Thursday 15 March 2012

Fine Tooth Comb



When we groom and are groomed, we tell stories. When we tell stories, we keep death at bay; we confirm we are alive and linked to others. 

In the supermarket today, I became one-of-those-mums who offers advice, who can’t help herself but interrupt a shop assistant trying to help out a stressed out dad with a daughter crawling with nits.  In short, today I became my mum.

I didn’t think I’d be writing about nits on a blog about clothes, but here we have a little diversion, all in the broader theme of grooming, the body, and how we keep death/life/animals at bay.  Nits have a funny way of connecting the world: yes, they jump and crawl from one skull to another, but the stories of nits and how to get rid of them bond us closer to friends and link us to strangers.  

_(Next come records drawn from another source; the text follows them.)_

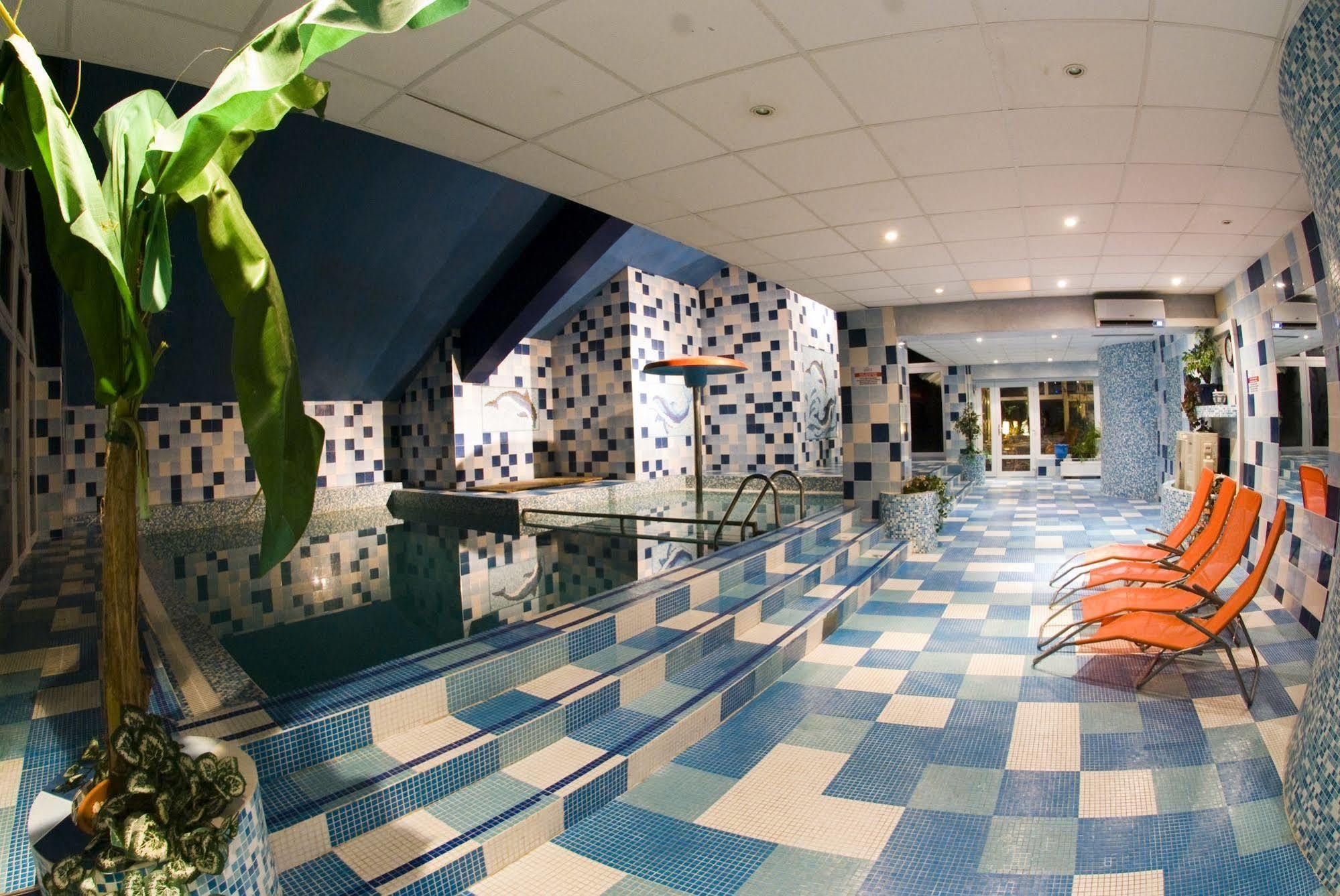 Hotel Fit Fun Harrachov Εξωτερικό φωτογραφία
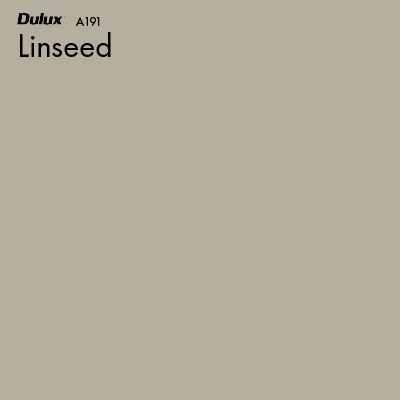 Linseed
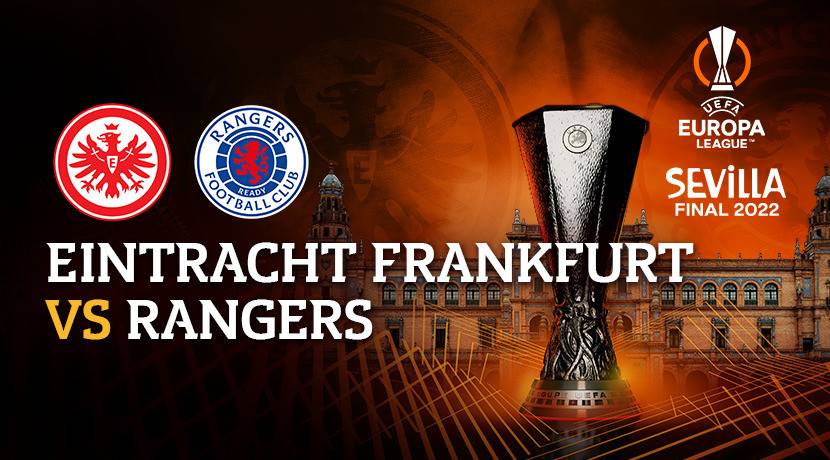 Watch UEFA Europa League Season 2021 Episode 178: Slavia Praha vs. Rangers  - Full show on Paramount Plus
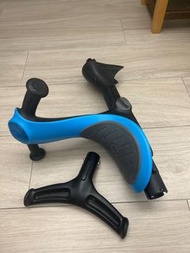 Globber Go Up Deluxe 配件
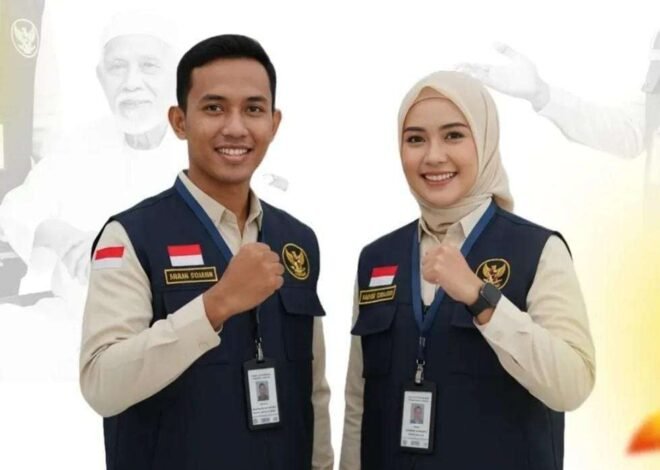 Simak Formasi dan Syarat Petugas Haji 2026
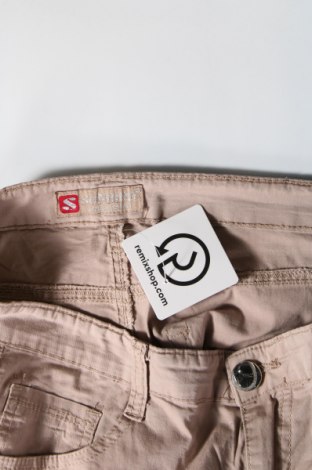 Damenhose Sunbird, Größe M, Farbe Beige, Preis 6,99 €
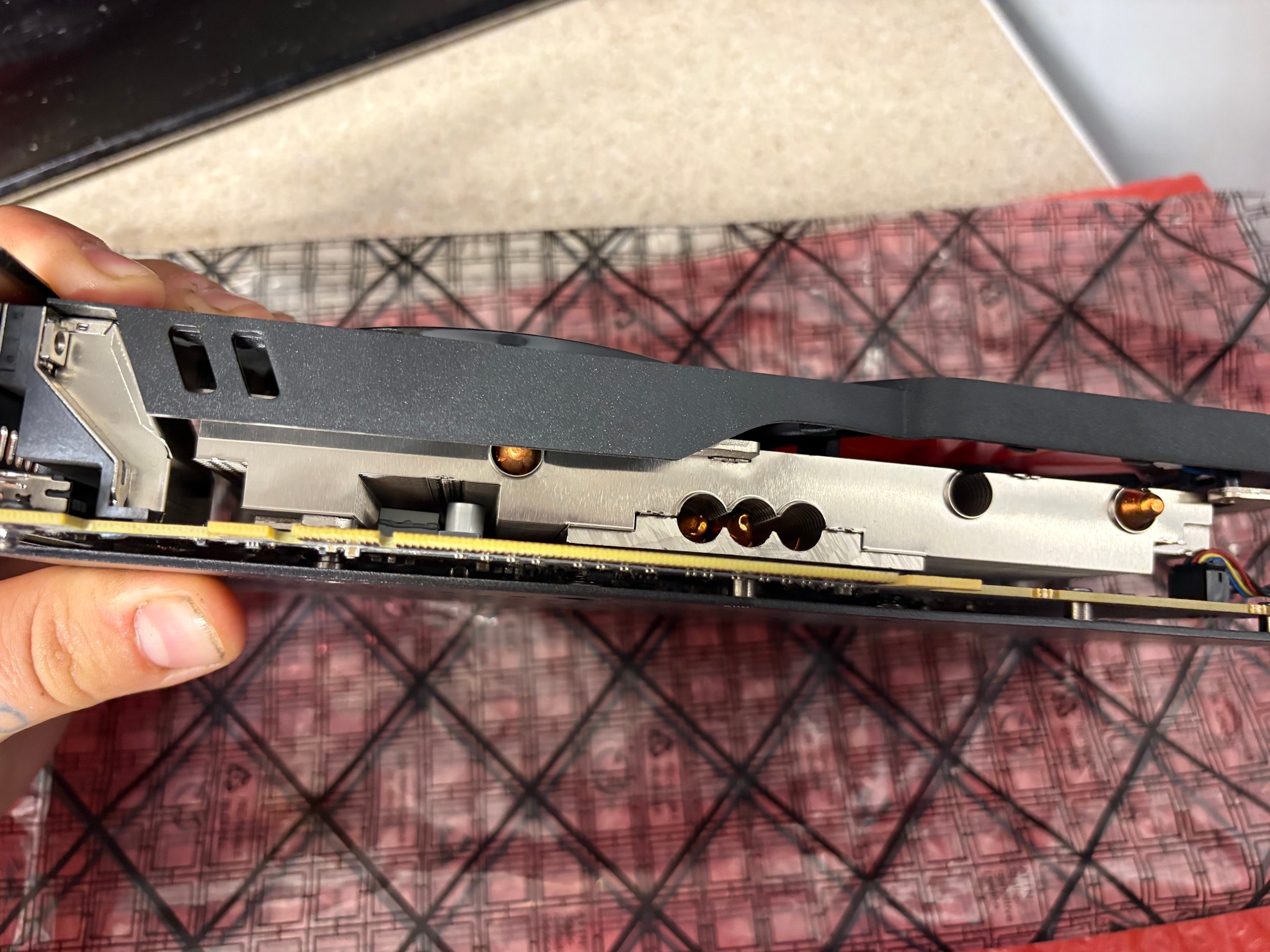 XFX RS Radeon RX 570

When my kids got nits a few years ago, I felt like we were in a horror film. 


It took a couple of weeks for me to realize that the constant scalp itchiness the girls and I had was actually the saliva or bites or some kind of reaction to nits.  I thought it was a shampoo allergy.  If you’ve never seen a nit, the adult ones look quite shocking.  They can be large if left for a long time (as ours were) and have a kind of earwig resemblance.  If you’ve owned sea monkeys, you’ve basically seen a swimming nit.  They are sometimes black, sometimes almost jelly-like.

But it’s the eggs that are the killers.  They’re the ones you can’t get rid of.  Now if you haven’t had nits, I can almost hear you say, but there are treatments! Shampoos! Chemical ones, herbal ones… Yeah yeah but here’s the problem: they do not work.  Nothing works.  Nits are resistant to all of that stuff.  Nothing except a good metal nit comb (Zoe recommended the Nit Free long tooth comb) and vats of conditioner and time and time and time. 

The first few times I combed through the girls hair with the nit comb, a tsunami of crawling bugs slid down with the creamy conditioner. It was a horrific and disturbing site.  It took months to be completely clear, as warm and friendly winter classrooms meant they kept popping back. And every time I thought we were done with the nits, back they came.  In a change room once I saw a large nit meandering down my forehead - poor pet had lost its way.  The horror... the horror... 

But I came to enjoy the grooming time, and loved seeing the girls (and me!) with tangle free, clean hair.  That’s not just a mum thing – I know MK (a dad) loves a good nit groom too.  I understand the therapy of regular hairdresser visits and beautician appointments and wish I could do all of that stuff regularly.  When it’s done with family or close friends, it’s a gentle, unconscious way of connecting.  My nanna used to pluck my eyebrows in my mid teens. It hurt like heck but it was important because a) otherwise I’d have a monobrow and b) we’d have a cup of tea and a yap together. 

Humans groom.  We always have.  And we’ve battled nits forever, and passed on nit tips, listened to nit advice, celebrated the years that pass without them (we have been lice-free for at least three years, touch wood).

I wish I’d said some of this to the poor dad at the supermarket today.  Although the historical stuff might have depressed him ("Great. We have always had nits...").  He was completely stressed and was at that impossible stage with the nits where he believed nothing was ever going to work or change.  Maybe I made things worse by saying nothing on the shelves was going to help him, and he needed to go to the chemist and get a nit free metal comb and go through the hair every day.  He said his daughter had ultra thick long hair, and as he was Tongan, I believe him.  He was a lovely sweet dad and rough as guts, and we’d have never had a conversation if it were not for lice.